In this PR, I introduce a structure

struct VectorAffineFunctionAsMatrix{M,B,V}
    matrix::M
    vector::B
    variables::V
end

to represent an MOI.VectorAffineFunction in a way more conducive to composing affine functions of the variables. Why is this important? The extended formulations that Convex does can be seen as applying a sequence of affine functions to the variables, and adding constraints to the model. The variables are represented by a symbolic vector x (a vector of MOI.VariableIndex), and the affine functions are therefore of the form Ax + b where A is a matrix and b is a vector. By keeping A as a matrix, we can use specialized sparse matrix * sparse matrix methods, or BLAS for dense matrices, etc. Note that a priori we cannot avoid the cubic complexity of matmuls because our vector is symbolic (i.e. ideally we would just do a sequence of matvecs, doing A*x to get a vector, then applying the next transformation to that vector, and so on).

However, the final matrix should be 1 x n dimensional, since we end up with a scalar objective function. Therefore, we should perform the matmuls in the other direction: we have, forgetting about the additive part, things like y^T * D * C * B * A * x, and we should do y^T * D to recover an 1 x n dimensional matrix again, then (y^T * D) * C), and so forth. (Maybe we should then transpose everything to do the multiplications if there aren't specialized dispatches for 1xn instead of nx1?).

ericphanson avatar Aug 01 '20 16:08 ericphanson

I've pushed a commit that implements the ideas from the previous comment (and then one that fixes perf bugs), which improves the benchmarks quite a bit:

julia> include("testproblem\\testproblem.jl")
┌ Info: Running with classic `Convex.solve!`...
└   (MAX_ITERS, m, n, k) = (2, 150, 150, 5)
 15.400637 seconds (1.40 M allocations: 10.077 GiB, 14.19% gc time)
┌ Info: Running with `Convex.solve2!`...
└   (MAX_ITERS, m, n, k) = (2, 150, 150, 5)
  2.386677 seconds (121.63 k allocations: 785.039 MiB, 6.23% gc time)
┌ Info: Running with JuMP...
└   (MAX_ITERS, m, n, k) = (2, 150, 150, 5)
  5.013906 seconds (15.27 M allocations: 1.047 GiB, 3.48% gc time)

and

julia> include("testproblem\\testproblem.jl")
┌ Info: Running with `Convex.solve2!`...
└   (MAX_ITERS, m, n, k) = (2, 300, 300, 5)
 16.237871 seconds (148.79 k allocations: 4.973 GiB, 5.62% gc time)
┌ Info: Running with JuMP...
└   (MAX_ITERS, m, n, k) = (2, 300, 300, 5)
 29.201845 seconds (55.55 M allocations: 3.898 GiB, 8.59% gc time)

I could even solve it with n=m=500, for which JuMP and the usual Convex OOM on my desktop with 16 gb of ram:

julia> include("testproblem\\testproblem.jl")
┌ Info: Running with `Convex.solve2!`...
└   (MAX_ITERS, m, n, k) = (1, 500, 500, 5)
 43.958516 seconds (133.30 k allocations: 10.646 GiB, 4.62% gc time)

(note that I set MAX_ITERS to 1 for that last one, for the sake of time).

One thing to note is that the performance of this approach is sensitive to missing specialized dispatches.

ericphanson avatar Aug 01 '20 18:08 ericphanson

To achieve type stability with this approach (or most others), we will need to make atoms parametric on the number of dimensions, because we often have different implementations for vectors vs scalars vs matrices.

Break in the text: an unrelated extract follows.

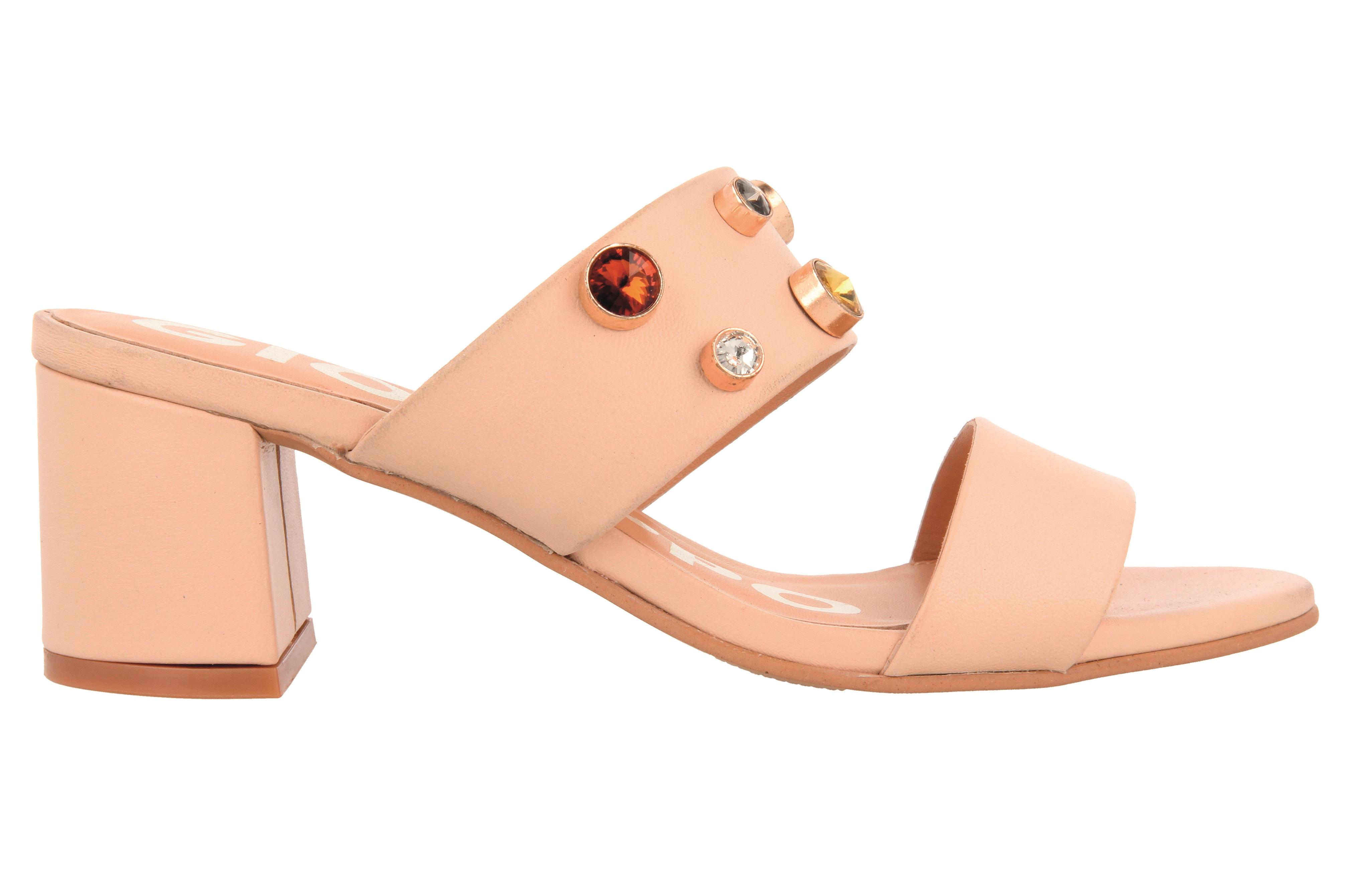 Sandalias de tacón ancho en rosa o negro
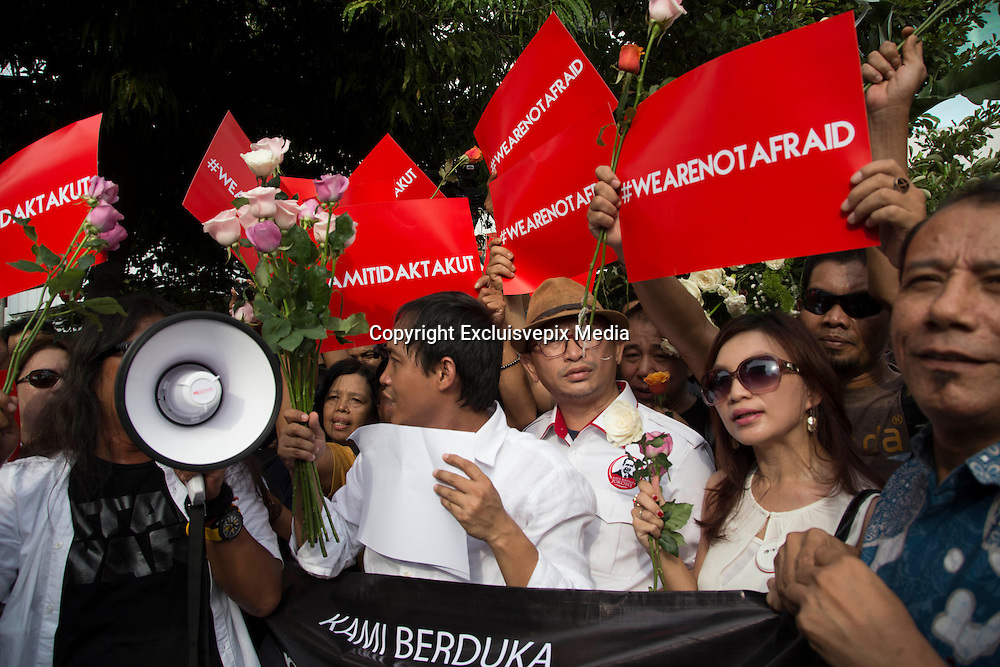 "Jakarta, Indonesia, 15 January 2016 : Hundreds of people gathered in front of Starbuck Coffee bombing location to give solidarity to the victim of the bombing. They yell ""we are not affraid"" to the act terrorist that killed seven people. <br /> ©Excluisvepix Media"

Here, the implementation leads to a choice of AffineOperation and thus often a different output type. This must not depend on runtime values, in order to have type stability.

One other thought is that the VAFTape I introduce here could give the compiler problems if they get too long, since they are implemented as tuples, but we could collapse them down whenever they exceed length 15, say. This could even be type stable because the length of a tuple is not a runtime value.

ericphanson avatar Aug 02 '20 10:08 ericphanson

The latest commit adds the unregistered dependency https://github.com/ericphanson/MatrixChainMultiply.jl to look at the impact of using that method for choosing how to evaluate the VAFTape objects. In the test problem it doesn't really make a difference, but maybe in other problems it might. (CI will start failing now due to the dependency, which is fine because I might start stripping out the old functionality here anyway).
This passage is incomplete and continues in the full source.